The Saxons match was an acrimonious one. The Saxons were said to be playing "on the win tie or wrangle principal", and were "apparently intent upon displaying their powers of polite repartee to make up for their deficiency in the knowledge of the Association rules." The approach did bring the Saxons the benefit of a goal which, according to the spectators, struck the tape and went over, but after the Saxons players "were prepared to take their affidavits that it went under", W.H. White, the South Norwood captain, conceded the goal. It availed the Saxons nothing as South Norwood were already four goals to the good. Frank Haslam, the Saxons' captain, complained that South Norwood kept interrupting the game by claiming offside, and blaming White for "a temper and disposition which totally unfits him for the football field"; however the South Norwood secretary C.E. Leeds complained in turn about the Saxons players regularly disputing refereeing decisions, often in unison, and dismissed Saxons as "comparatively obscure".
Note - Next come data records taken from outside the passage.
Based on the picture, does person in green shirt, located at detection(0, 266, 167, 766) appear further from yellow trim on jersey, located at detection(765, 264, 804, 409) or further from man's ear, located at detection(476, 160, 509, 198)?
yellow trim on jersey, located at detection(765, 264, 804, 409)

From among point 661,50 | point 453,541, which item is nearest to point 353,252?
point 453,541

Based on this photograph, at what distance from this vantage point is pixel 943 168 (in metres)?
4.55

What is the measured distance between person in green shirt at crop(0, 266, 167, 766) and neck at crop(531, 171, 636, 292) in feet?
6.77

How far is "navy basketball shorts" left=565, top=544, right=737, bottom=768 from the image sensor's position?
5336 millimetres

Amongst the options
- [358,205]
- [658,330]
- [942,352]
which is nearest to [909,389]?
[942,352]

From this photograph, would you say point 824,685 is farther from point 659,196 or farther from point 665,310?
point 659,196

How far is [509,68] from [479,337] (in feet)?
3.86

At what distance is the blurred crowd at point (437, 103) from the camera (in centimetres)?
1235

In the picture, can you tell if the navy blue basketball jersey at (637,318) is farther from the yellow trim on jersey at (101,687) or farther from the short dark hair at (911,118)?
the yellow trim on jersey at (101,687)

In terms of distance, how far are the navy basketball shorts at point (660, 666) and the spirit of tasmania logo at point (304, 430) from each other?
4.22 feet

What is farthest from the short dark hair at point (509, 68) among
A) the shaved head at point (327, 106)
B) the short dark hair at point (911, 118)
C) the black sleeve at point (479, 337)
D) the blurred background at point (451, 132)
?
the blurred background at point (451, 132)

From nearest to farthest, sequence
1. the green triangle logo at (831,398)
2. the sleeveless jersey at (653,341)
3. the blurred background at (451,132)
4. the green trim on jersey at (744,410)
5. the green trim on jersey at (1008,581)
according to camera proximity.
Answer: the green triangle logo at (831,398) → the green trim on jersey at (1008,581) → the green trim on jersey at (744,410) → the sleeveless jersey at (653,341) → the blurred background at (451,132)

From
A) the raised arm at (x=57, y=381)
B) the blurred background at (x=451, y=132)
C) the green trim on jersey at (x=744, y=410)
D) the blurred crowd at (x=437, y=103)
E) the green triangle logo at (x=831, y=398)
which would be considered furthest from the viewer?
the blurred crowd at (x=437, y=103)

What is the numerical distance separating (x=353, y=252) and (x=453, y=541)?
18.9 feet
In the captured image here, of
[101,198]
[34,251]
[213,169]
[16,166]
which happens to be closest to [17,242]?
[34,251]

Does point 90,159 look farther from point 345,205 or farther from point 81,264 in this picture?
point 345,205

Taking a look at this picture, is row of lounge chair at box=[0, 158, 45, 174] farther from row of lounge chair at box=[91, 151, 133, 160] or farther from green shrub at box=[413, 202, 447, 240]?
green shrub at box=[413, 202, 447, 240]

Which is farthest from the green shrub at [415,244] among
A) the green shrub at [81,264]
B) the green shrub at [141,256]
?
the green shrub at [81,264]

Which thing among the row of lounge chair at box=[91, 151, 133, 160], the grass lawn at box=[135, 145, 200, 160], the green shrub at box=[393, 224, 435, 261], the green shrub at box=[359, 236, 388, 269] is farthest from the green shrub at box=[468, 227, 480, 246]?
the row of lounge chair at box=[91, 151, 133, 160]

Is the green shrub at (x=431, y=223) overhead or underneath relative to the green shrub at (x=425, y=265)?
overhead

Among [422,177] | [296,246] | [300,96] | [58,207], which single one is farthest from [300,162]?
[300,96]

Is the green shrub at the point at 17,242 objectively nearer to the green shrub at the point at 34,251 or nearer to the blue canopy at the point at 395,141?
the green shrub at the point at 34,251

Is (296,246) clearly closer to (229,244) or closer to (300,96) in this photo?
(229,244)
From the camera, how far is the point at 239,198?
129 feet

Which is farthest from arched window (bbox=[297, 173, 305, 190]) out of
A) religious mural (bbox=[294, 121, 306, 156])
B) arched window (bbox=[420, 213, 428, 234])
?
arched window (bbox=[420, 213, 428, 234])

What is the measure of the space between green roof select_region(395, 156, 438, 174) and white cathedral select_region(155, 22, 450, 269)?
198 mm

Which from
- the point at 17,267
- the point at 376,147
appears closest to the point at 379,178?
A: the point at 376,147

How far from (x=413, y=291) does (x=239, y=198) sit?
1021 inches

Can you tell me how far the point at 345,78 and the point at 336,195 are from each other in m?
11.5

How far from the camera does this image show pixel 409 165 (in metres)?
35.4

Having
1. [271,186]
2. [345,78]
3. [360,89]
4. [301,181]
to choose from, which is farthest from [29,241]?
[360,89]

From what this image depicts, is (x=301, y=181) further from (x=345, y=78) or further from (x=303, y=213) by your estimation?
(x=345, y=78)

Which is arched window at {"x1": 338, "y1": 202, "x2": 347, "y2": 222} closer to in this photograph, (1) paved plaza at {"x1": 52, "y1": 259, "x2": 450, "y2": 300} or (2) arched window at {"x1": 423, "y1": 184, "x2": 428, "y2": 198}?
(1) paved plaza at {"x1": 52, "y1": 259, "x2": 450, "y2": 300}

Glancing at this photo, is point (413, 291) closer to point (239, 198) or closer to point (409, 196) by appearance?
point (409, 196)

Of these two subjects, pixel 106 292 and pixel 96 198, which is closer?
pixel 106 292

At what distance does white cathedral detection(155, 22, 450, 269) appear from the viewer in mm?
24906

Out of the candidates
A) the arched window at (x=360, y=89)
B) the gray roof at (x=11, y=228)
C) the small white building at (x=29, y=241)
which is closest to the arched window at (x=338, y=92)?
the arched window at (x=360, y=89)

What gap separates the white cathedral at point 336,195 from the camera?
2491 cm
The Sheffield match was played at the Kennington Oval in a rainstorm; the score was 2–0 to Sheffield at half-time but the Yorkshire side ran riot in the second half, only Edward Ram distinguishing himself for South Norwood.

- 1877–78
  - Round 1: Reading (A) lost 2–0
- 1878–79
  - Round 1: Leyton Walkover
  - Round 2: Cambridge University (A) lost 3–0
- 1879–80
  - Round 1: Brentwood (H) won 4–2
  - Round 2: Clapham Rovers (H) lost 4–1

===End of club===

The club was wound up during 1881, the last recorded matches being in February; a 7–0 defeat to Westminster School, a 3–2 win at Acton, and a 9–0 defeat at Barnes - a sign of the growing apathy was that only 10 men played at Westminster and Acton, and only 7 at Barnes. At a meeting of the South Norwood Cricket Club in September 1881, the past and present members of the football club presented a silver salver to C. E. Leeds, the long-serving secretary, as a wedding gift, and hoped that the football club would be "resuscitated"; the hope was a forlorn one.

==Colours==

The club gave its colours as "broad black and red bars", as distinct from the narrow hoops that were more normal in the 1870s.

==Ground==

The club originally used a field alongside Portland Road (opposite the Spread Eagle pub) and in 1875 it moved the cricket ground, also near Portland Road.

==Famous players==
Brothers Robert Smith and James Smith played for the club, including in the FA Cup. They appeared together for Scotland in the first officially recognised football international match in November 1872.

England international, William Lindsay also played for South Norwood at some time during his career.

Edward Ram, who won the Cup with Clapham Rovers in 1880, played for the club in 1876–77.